The three shareholders, upset about being removed from the board, asked the N.F.L. to settle the dispute. The commissioner’s office appointed an arbitrator in late June, according to two people familiar with the matter who were not authorized to speak publicly. The N.F.L. declined to comment.

That is when the war spilled into the public. Days after the N.F.L. arbitration was set into motion, the legal counsel for FedEx, where Smith is chairman, sent the team a letter saying the company would demand that its name be removed from the stadium, where it has been displayed since 1999, if the team’s name was not changed. FedEx pays about $8 million a year for the naming rights to the team’s stadium in Landover, Md. Less than two weeks later, Snyder announced that the name and logo would be replaced.

As the boardroom drama unraveled, the fight began to make its way through the courts and is slowing efforts by the minority partners to sell their shares. In August, Snyder filed a defamation suit against an Indian internet company that published what he claims are false and defamatory stories about him.

Connected to that lawsuit, Snyder’s lawyers asked a judge in United States District Court in Maryland on Sept. 15 for the right to subpoena the phone and internet records of Moag, the banker for the limited partners.

In the filing, Snyder’s lawyers claim that in early July a representative from Moag’s company called a potential investor to see if he was interested in buying a minority stake in the team. The representative claimed that Snyder would be selling his shares soon.

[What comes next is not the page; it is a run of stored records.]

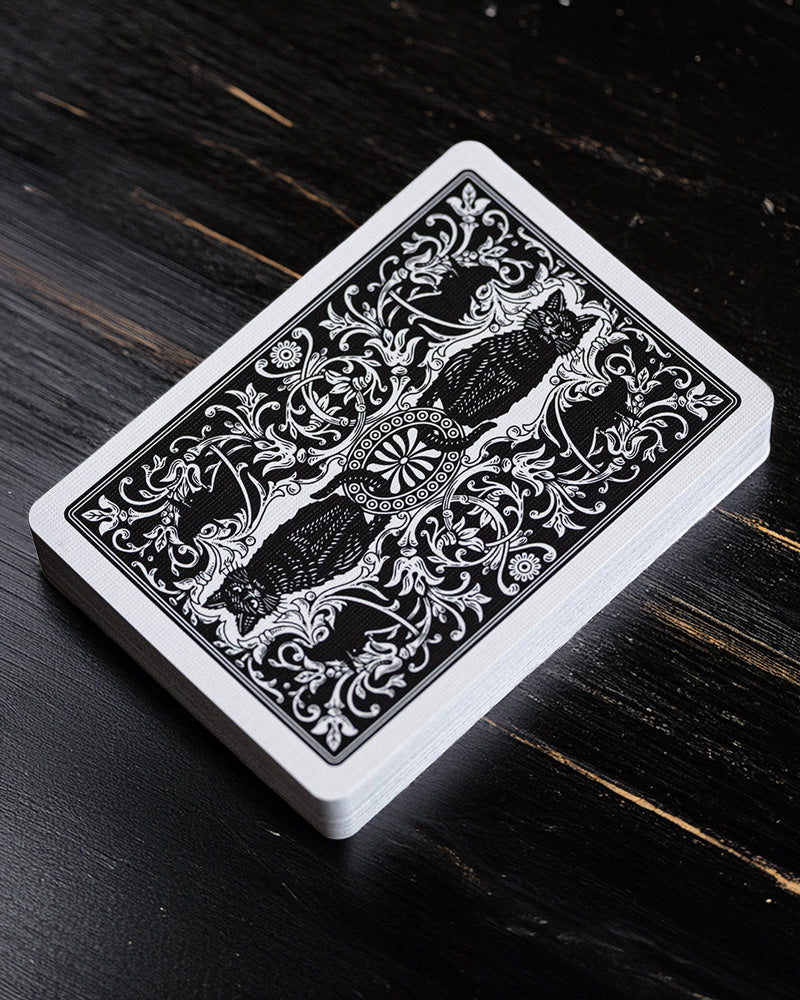 A deck of playing cards with an ornate black and white floral and cat design on the back, resting on a dark wooden surface.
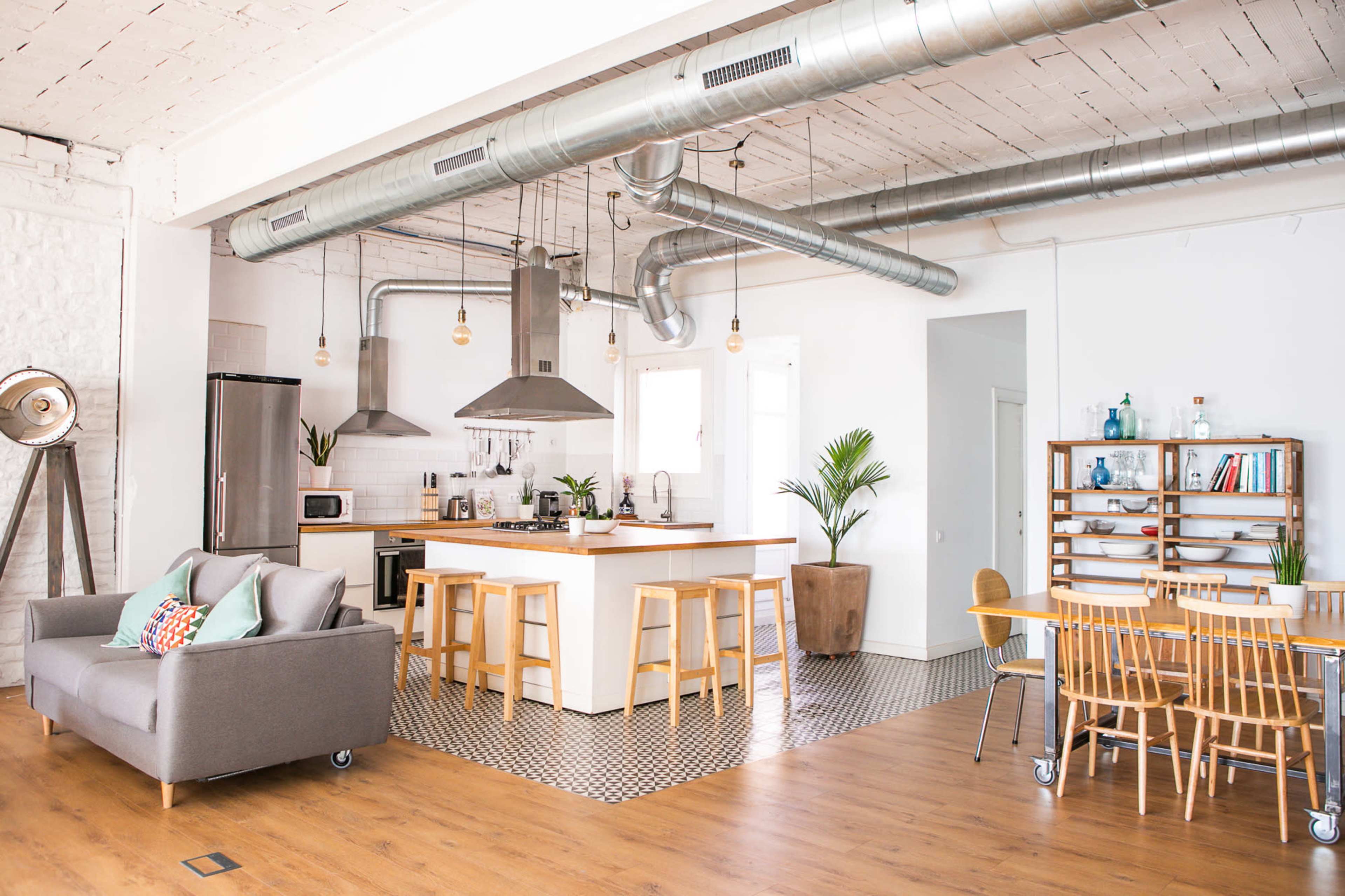 A modern open-concept kitchen and living area featuring a kitchen island, dining table, and stylish furnishings.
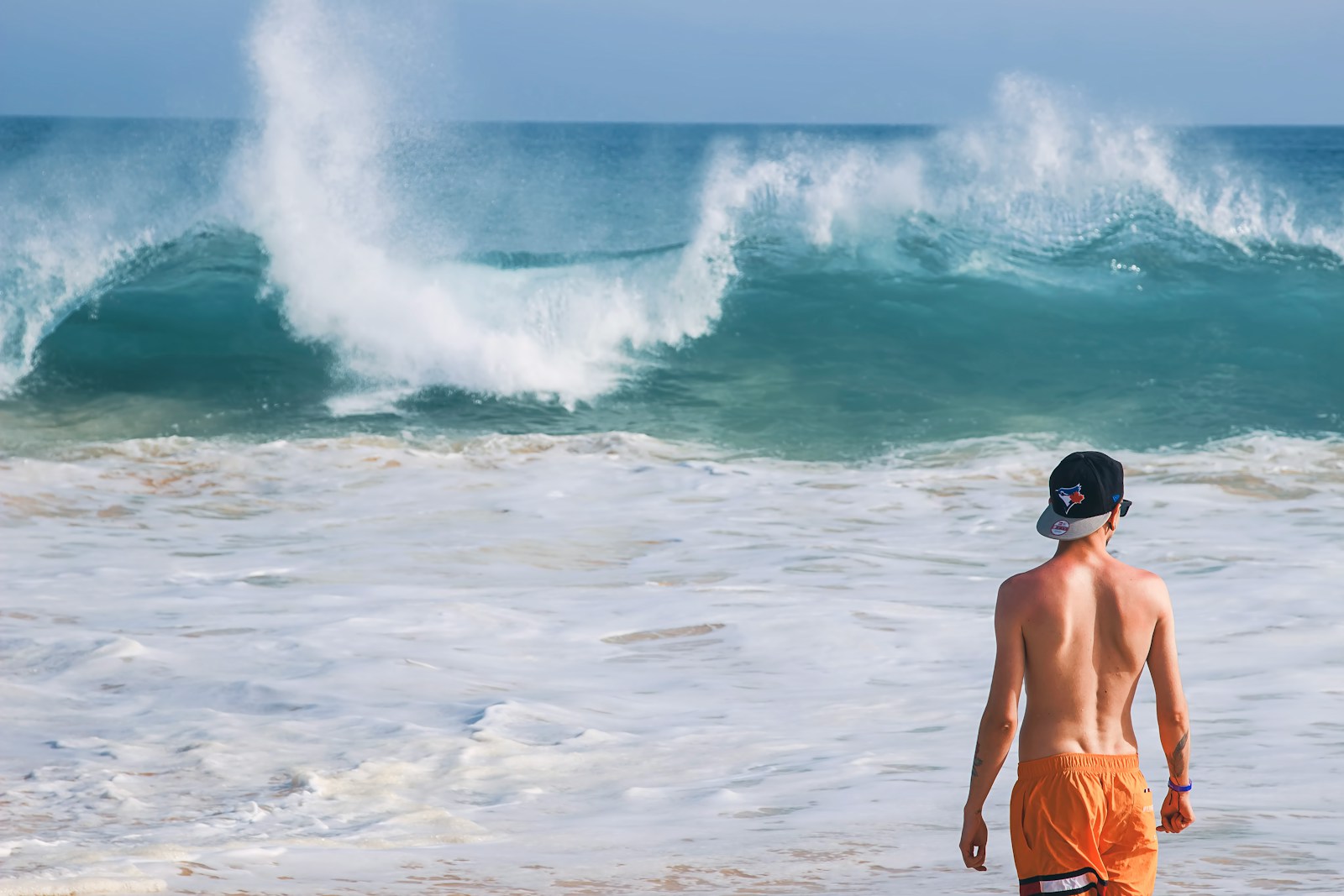 man in orange shorts standing near wavy sea during daytime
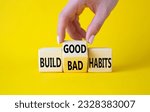 Small photo of Build Good or Bad Habits symbol. Businessman hand turns wooden cubes and changes the words Build Bad Habits to Build good Habits. Beautiful yellow background. Business concept. Copy space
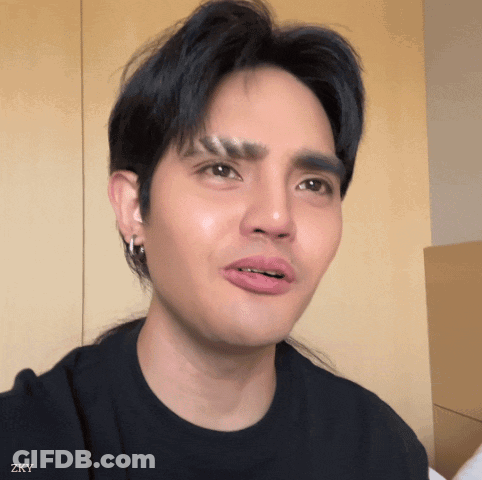 Close Up Of Man's Face With Zky Watermark GIF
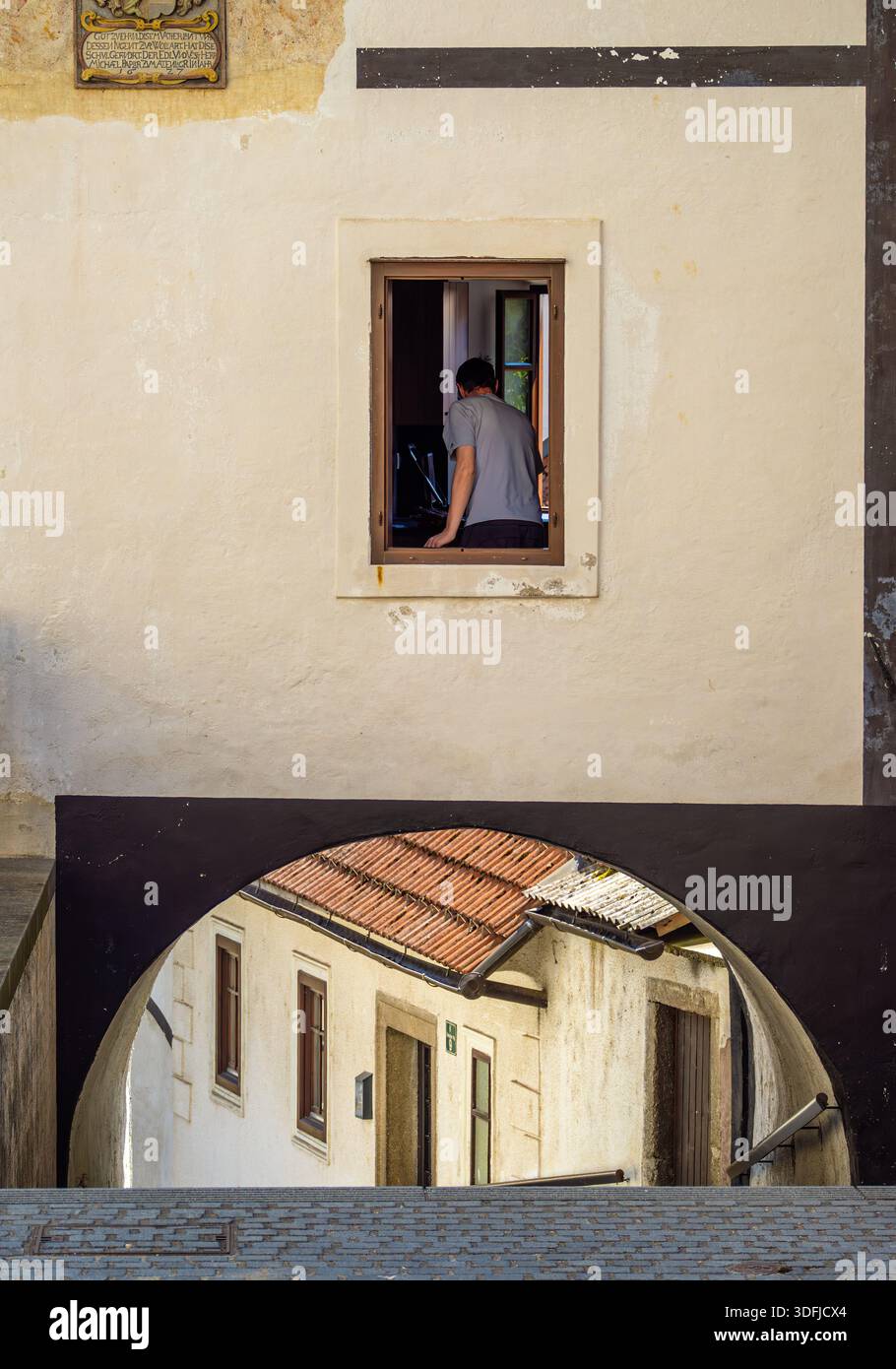 Skofja Loka, Slovénie - 30 juillet 2025 : personne vue à travers une fenêtre au-dessus d'une ruelle voûtée. Banque D'Images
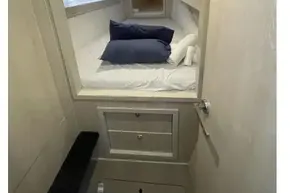 Interior cabin of 2020 Leopard 40 yacht with cozy bedding and modern design.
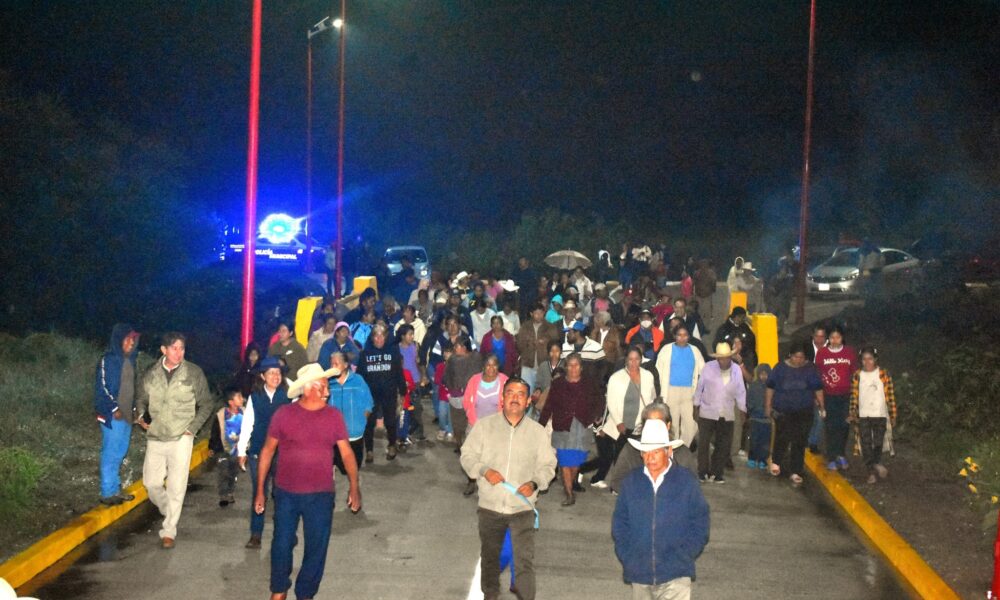 Habitantes de Cacaloxuchitl recorren las nuevas calles de concreto hidráulico durante la inauguración nocturna organizada por el Ayuntamiento de Huaquechula.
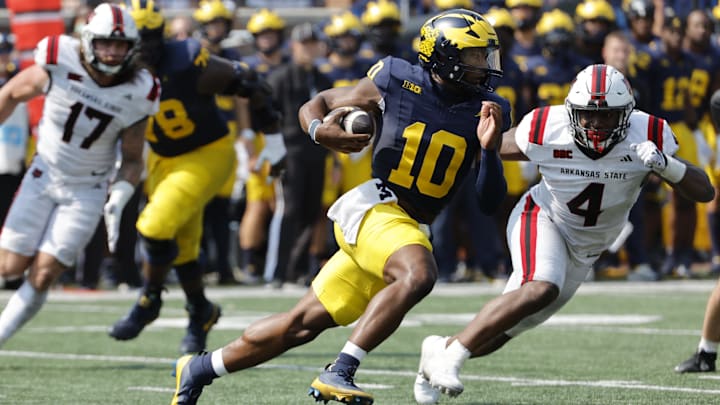 Sep 14, 2024; Ann Arbor, Michigan, USA;  Michigan Wolverines quarterback Alex Orji (10) runs the ball against the Arkansas State Red Wolves during the second half at Michigan Stadium. Mandatory Credit: Rick Osentoski-Imagn Images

When this person said he was skeptical that Snyder would sell his majority stake in the team, Moag’s representative said that Snyder “would have no choice but to do so soon thereafter due to negative information that would be released imminently,” according to the court filing.

Moag declined to comment.

A week later, on July 16, Snyder and his football organization were the subject of a mountain of bad press. The Washington Post published an investigation into the mistreatment of the team’s female employees, citing 15 former employees of the team’s front office as sources.

The same day, articles disparaging Snyder, including one that linked him to the sex criminal Jeffrey Epstein, appeared on the Indian website.

The next day, Moag spoke with a different person and suggested that Snyder “would be forced to sell his shares due to further upcoming negative press,” according to the court filing.

In succeeding days, information from both the Washington Post article and the Indian website’s articles that linked Snyder to Epstein was repeated on social media.

“For all the foregoing reasons, it is apparent that Moag had advanced warning” of the articles published by the Indian website, Snyder’s lawyers wrote in the filing.